§ Items from a data source
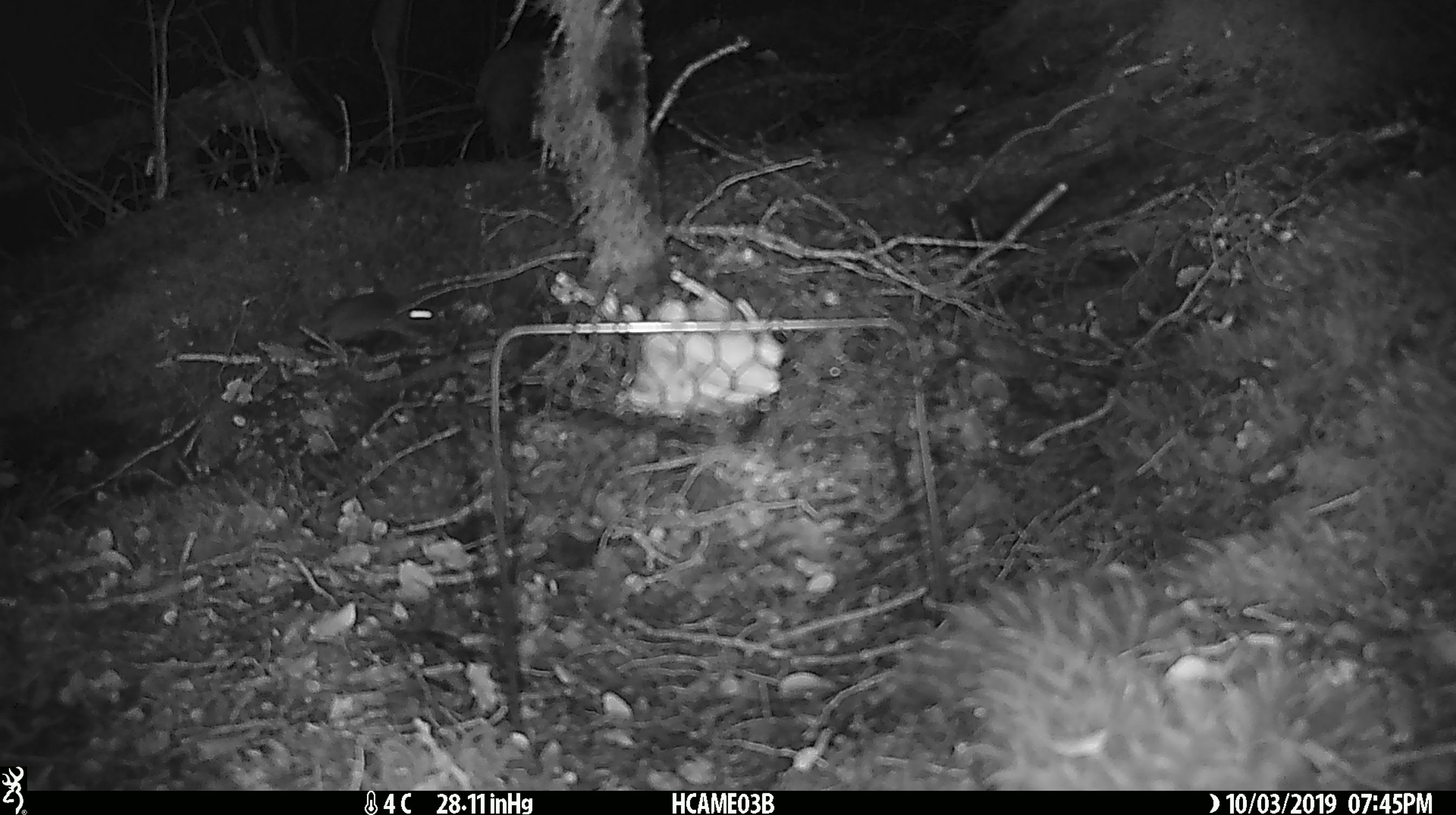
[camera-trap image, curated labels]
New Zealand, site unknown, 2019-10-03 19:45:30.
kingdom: Animalia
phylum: Chordata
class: Mammalia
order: Rodentia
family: Muridae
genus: Mus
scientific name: Mus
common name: mouse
Mouse (Mus).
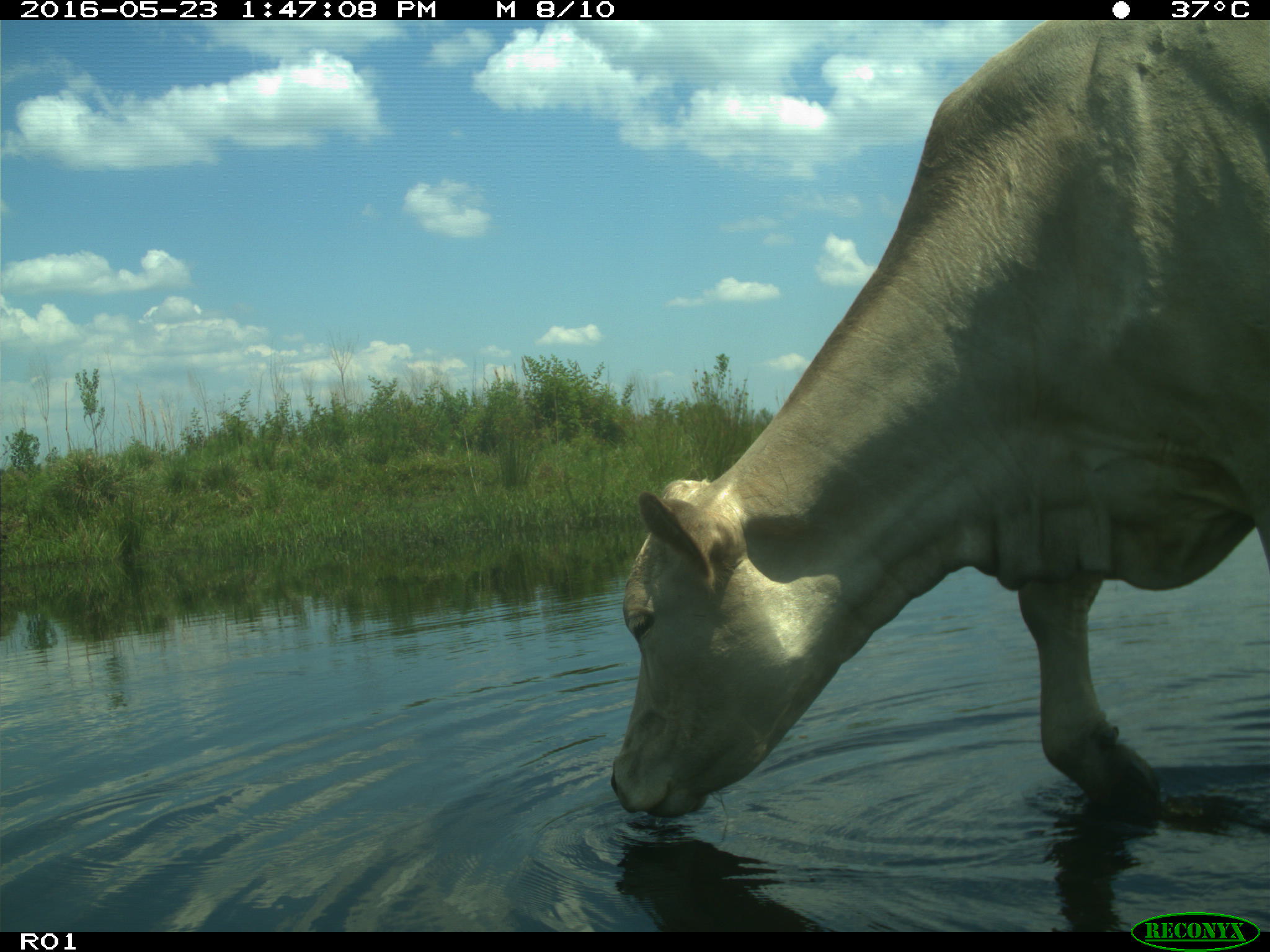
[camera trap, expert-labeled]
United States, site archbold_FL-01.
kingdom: Animalia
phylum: Chordata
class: Mammalia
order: Artiodactyla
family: Bovidae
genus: Bos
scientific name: Bos taurus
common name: domestic cow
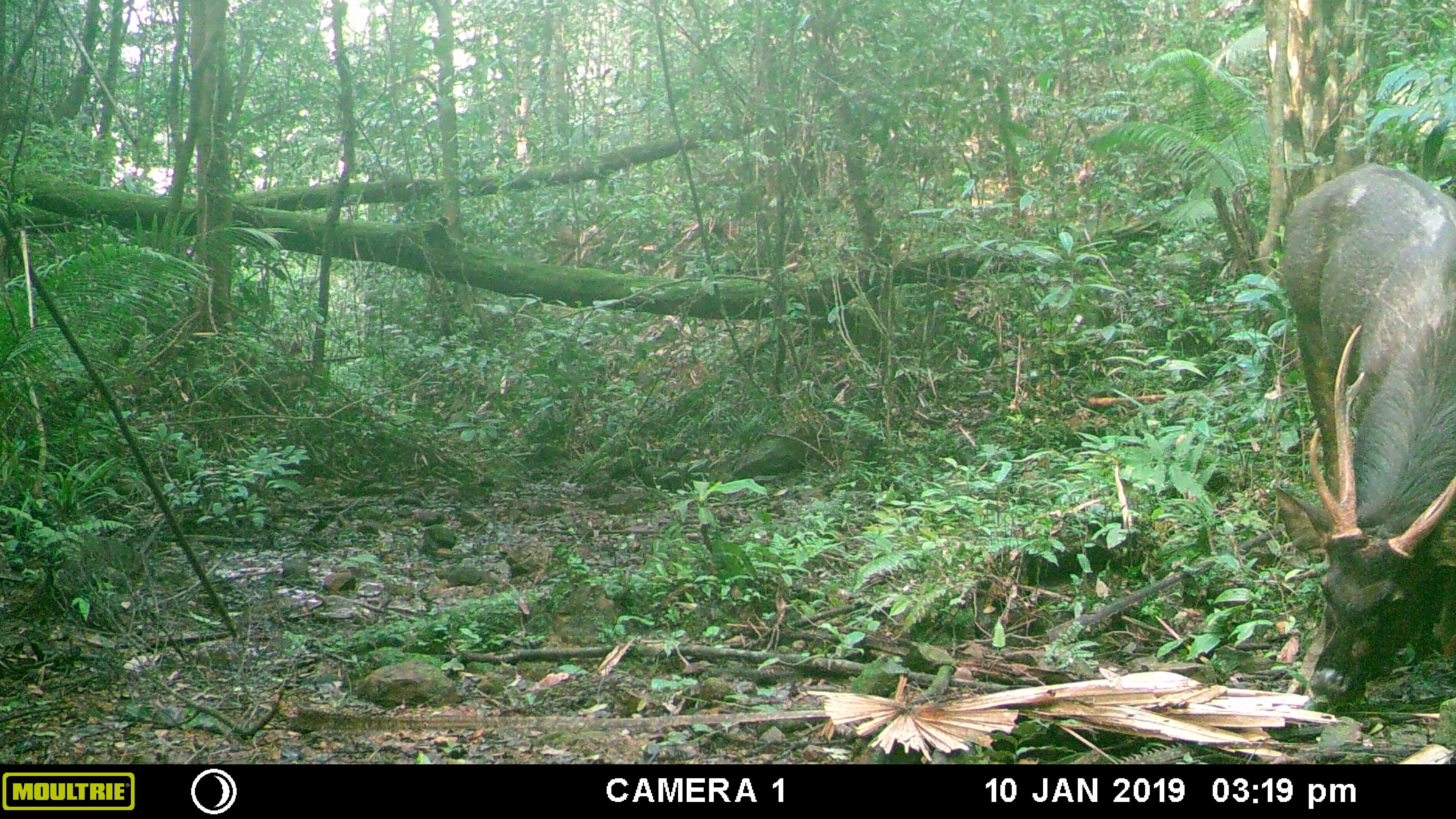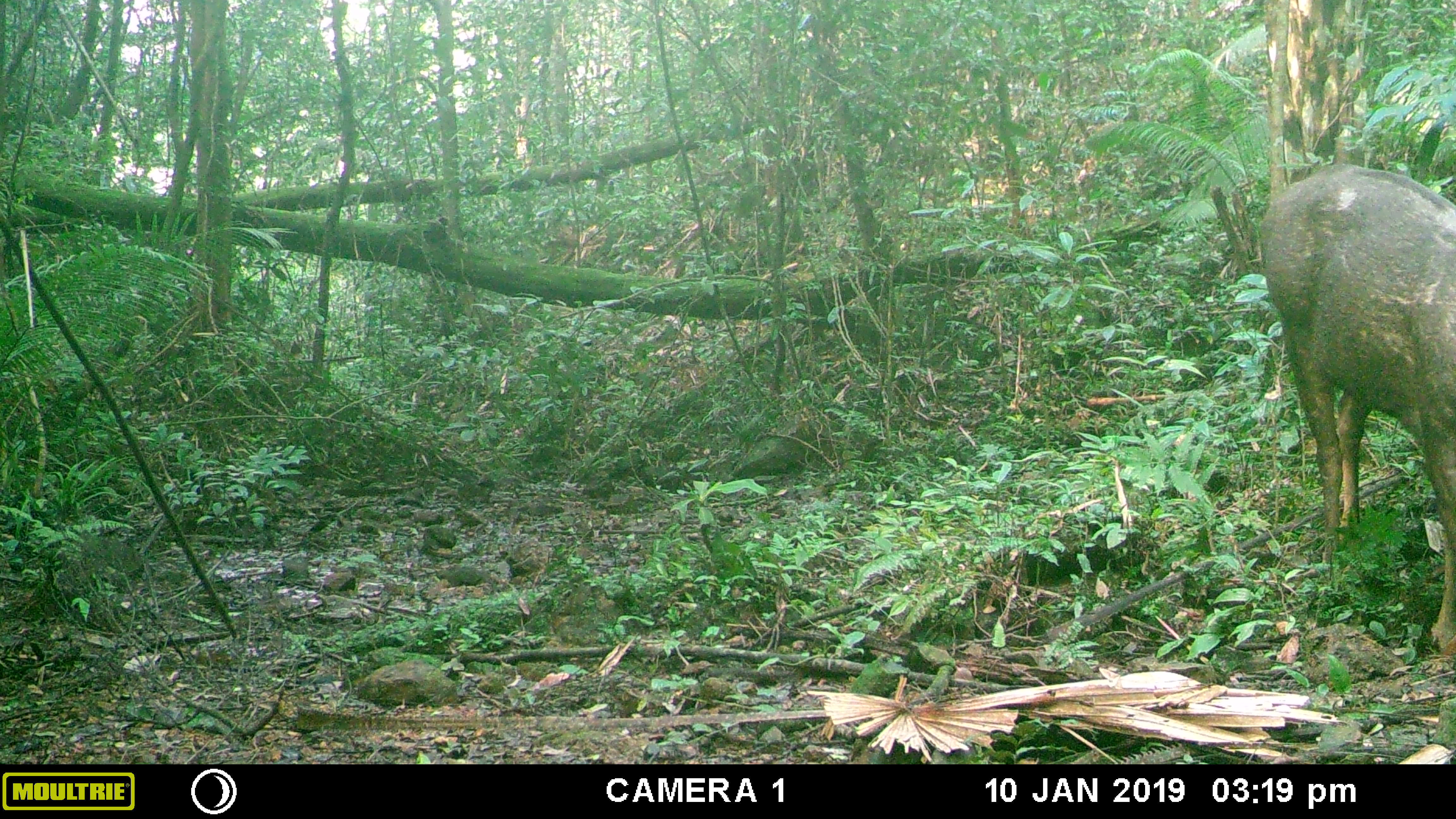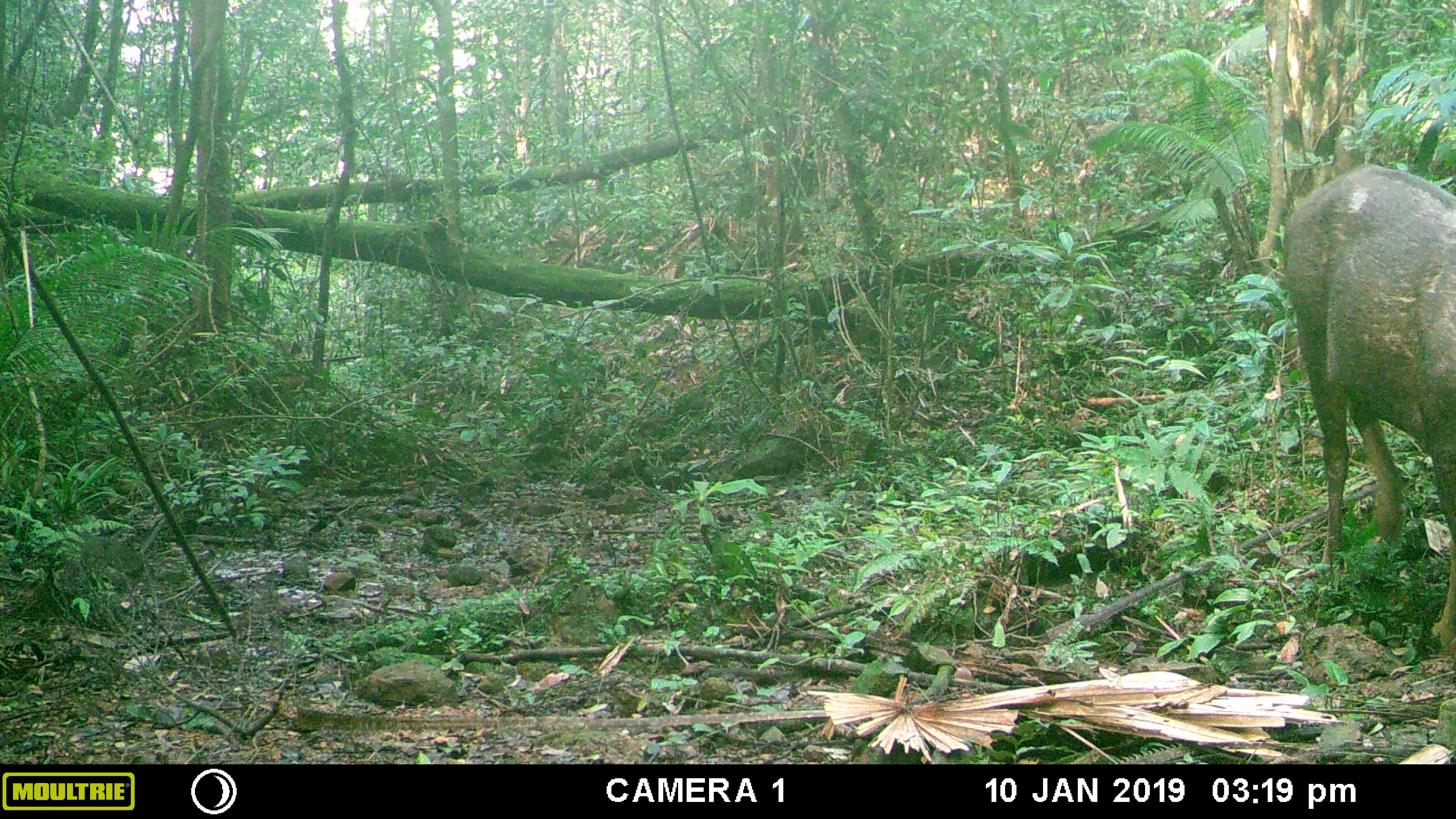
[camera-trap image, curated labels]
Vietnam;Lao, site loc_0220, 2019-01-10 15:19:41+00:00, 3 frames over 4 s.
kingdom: Animalia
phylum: Chordata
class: Mammalia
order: Artiodactyla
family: Cervidae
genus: Rusa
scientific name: Rusa unicolor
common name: sambar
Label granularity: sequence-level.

§ Task directions
Tally the lines of the entries that include the word "site" and give only the total.

§ Output below
3